▶ THE TASKS:
a – In the review of The Cribs' gig, which Carole King song does Ryan perform after the technical hitch?
b – Edit the part of the Cribs gig review that opens with the words "Then there's a" and closes with "Stella sodden carpet.", swapping "technical hitch" for "power cut".

▶ QUOTED TEXT:
Not only are The Cribs Wakefield's finest export since rhubarb, they're also purveyors of a fine brand of sixties garage pop that, quite frankly, mops the floor with most other leading products. Any minute now, in fact, I'm expecting a jet-load of Detroit scenesters to relocate themselves and their hipster lifestyles to West Yorkshire. It's a genuine concern.
With a work ethic on a par with Kolo Toure, the fancied band have spent the last few months touring every indie toilet up and down the land. Tonight though - with a gig celebrating the release of their choon-crammed debut LP - they play to a partisan crowd all charged up for their homeys' coronation.
Sporting ill-advised paedophile-tint wraparounds, Ryan (guitar/vocals) and his brother Gary (bass/vocals) are itching to get the party started, but third sibling Ross, the most debonair of drummers, is content to keep us all waiting before strolling on stage with affected nonchalance. Crowning the moment, he then proceeds to douse us all with Morrisons own-brand mineral water. Christ, this is a guy who loves a bit of the limelight. You can't keep the cheeky bugger behind his tubs for love nor money; he swans around the stage like a spoilt kid in Hamleys. All credit to him, he makes Nick Jago seem about as exciting as Charlie Watts.
Once they're actually up and running, and after feeling their feet with mildly autistic opener 'The Watch Trick', they go straight in for the kill. With blistering tenacity, they storm through their catchiest numbers in what seems like thirty seconds flat. The unashamedly brash 'You Were Always The One' and quality shout-a-long 'What About Me' seem (gasp!) even more vital than they do on disc.
And while the LP sounds like it was recorded in a coal bunker, tonight's raucous set replicates perfectly this rudimentary din. They're The Strokes without that nihilistic streak and their winning formula of 'Beatles For Sale' shtick complete with Ramones style axe-chugging bounces off the venue's decaying walls with some vigour.
Ryan and Gary seem to swap vocal duties on a whim and this only adds to the air of spontaneity. There's a directness here, too; a smorgasbord of uncomplicated melody. For anyone who's recently suffered an overdose of the constipatingly opaque Radiohead, here's the antidote. (Though it's a flash of the Oxford quintet we hear when the 'Creep' riff attaches itself to the intro of the crowd-thrilling 'Baby Don't Sweat'.)
It's dumb and it's fun and it's refreshingly irony free. And this is at the core of The Cribs' appeal: it's the apparent naiveté of the guys that is so charming, disarming. There's no overbearing self-awareness. They might have some ace music taste but they don't go out of their way to let you know that they know that you know it.
Then there's a technical hitch - which may or may not have something to do with the band allowing a gyrating masked lunatic onto the stage - and this leads Ryan to save the day with an impromptu and rather scary performance of Carole King's 'Will You Love Me Tomorrow'. It's a classy move and doesn't go unappreciated by a heaving throng which is now populated by one or ten admirably persistent crowd-surfers - their Converse sneakers staring up at the ceiling as their skulls crash into the Stella sodden carpet.
'Things You Should Be Knowing' (Jonathan Richman does 'Rusholme Ruffians') and 'Another Number' (with its overly deliberate riff recalling Malkmus in his pomp) turn out to be the set highlights. And by the end, Ryan opts to scale the PA tower for some high altitude fret-wankery; all the while every man and dog has graced the stage for a mass croon that turns out to be only marginally more listenable than No Doubt's Talk Talk massacre.
So the climax is an utter shambles - a riot. And no-one is entirely sure how to end it so it just sort of fizzles out. It's a premature ejaculation of sorts. The Cribs, it seems, are in it for the sprint rather than the marathon. Still, the day they get all mature and learn to pace themselves will be a sorry one. For them and us both.

▶ LISTED ENTRIES:

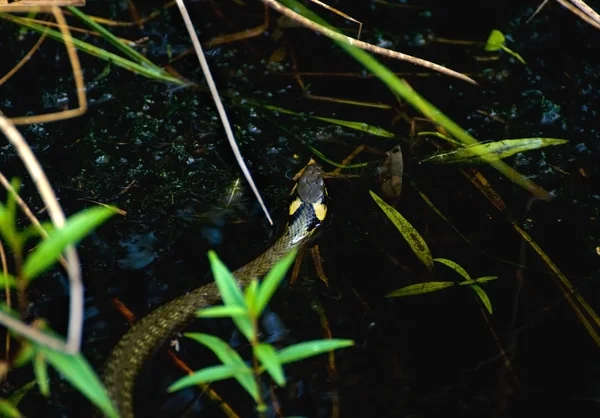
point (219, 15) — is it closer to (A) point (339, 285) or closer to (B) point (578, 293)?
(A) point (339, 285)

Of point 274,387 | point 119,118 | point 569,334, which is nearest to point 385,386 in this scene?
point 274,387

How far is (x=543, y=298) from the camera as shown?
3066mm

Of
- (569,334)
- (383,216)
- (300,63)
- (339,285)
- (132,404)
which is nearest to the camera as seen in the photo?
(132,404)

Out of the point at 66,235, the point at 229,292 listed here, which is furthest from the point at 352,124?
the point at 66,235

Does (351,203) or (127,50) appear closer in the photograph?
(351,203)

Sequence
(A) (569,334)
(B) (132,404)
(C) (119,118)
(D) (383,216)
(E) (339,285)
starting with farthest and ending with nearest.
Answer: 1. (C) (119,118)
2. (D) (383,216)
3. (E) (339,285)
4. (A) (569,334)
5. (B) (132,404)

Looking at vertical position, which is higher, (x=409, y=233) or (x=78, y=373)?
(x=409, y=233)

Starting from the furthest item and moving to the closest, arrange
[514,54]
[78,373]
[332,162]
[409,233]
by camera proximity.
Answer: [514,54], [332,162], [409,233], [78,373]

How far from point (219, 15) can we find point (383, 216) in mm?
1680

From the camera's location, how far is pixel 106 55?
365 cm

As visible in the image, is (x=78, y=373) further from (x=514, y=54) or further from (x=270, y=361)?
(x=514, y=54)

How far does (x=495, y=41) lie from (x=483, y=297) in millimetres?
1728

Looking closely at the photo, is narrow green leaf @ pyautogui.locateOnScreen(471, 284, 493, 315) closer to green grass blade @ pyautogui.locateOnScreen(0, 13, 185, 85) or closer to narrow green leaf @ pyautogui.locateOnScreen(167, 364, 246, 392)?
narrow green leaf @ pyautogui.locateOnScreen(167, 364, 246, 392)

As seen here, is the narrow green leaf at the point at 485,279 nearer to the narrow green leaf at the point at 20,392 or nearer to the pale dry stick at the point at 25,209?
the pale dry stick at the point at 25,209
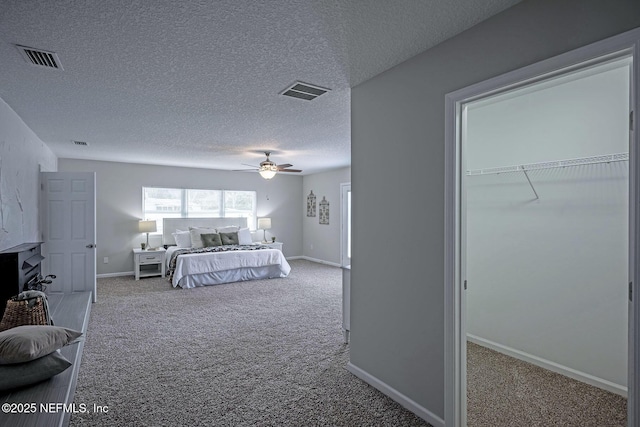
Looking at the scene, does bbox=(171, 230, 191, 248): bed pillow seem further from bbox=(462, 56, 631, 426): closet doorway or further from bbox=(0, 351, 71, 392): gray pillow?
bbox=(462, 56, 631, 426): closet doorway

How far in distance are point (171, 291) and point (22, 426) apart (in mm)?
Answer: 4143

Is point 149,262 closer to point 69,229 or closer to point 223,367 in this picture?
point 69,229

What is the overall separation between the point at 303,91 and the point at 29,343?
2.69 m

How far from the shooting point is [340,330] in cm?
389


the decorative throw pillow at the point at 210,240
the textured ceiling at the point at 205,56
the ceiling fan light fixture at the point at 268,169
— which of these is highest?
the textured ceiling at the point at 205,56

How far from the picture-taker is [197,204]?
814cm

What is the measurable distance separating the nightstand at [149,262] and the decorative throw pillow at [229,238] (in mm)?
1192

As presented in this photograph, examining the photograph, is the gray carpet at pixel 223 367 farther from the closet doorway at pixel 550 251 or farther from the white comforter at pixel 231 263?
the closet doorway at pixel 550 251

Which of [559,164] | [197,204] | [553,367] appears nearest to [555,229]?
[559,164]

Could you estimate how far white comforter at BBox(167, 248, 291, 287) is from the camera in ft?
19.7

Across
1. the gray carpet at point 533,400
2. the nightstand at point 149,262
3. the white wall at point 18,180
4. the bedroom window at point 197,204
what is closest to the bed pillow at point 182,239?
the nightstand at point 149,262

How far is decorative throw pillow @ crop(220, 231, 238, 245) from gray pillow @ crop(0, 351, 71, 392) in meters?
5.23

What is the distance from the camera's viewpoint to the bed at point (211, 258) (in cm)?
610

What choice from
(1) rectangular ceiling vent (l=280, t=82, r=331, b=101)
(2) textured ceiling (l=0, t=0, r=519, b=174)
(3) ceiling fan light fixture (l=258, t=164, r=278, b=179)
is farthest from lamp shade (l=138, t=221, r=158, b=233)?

▶ TASK-BY-TASK SOLUTIONS:
a – 'Will You Love Me Tomorrow'

b –
Then there's a power cut - which may or may not have something to do with the band allowing a gyrating masked lunatic onto the stage - and this leads Ryan to save the day with an impromptu and rather scary performance of Carole King's 'Will You Love Me Tomorrow'. It's a classy move and doesn't go unappreciated by a heaving throng which is now populated by one or ten admirably persistent crowd-surfers - their Converse sneakers staring up at the ceiling as their skulls crash into the Stella sodden carpet.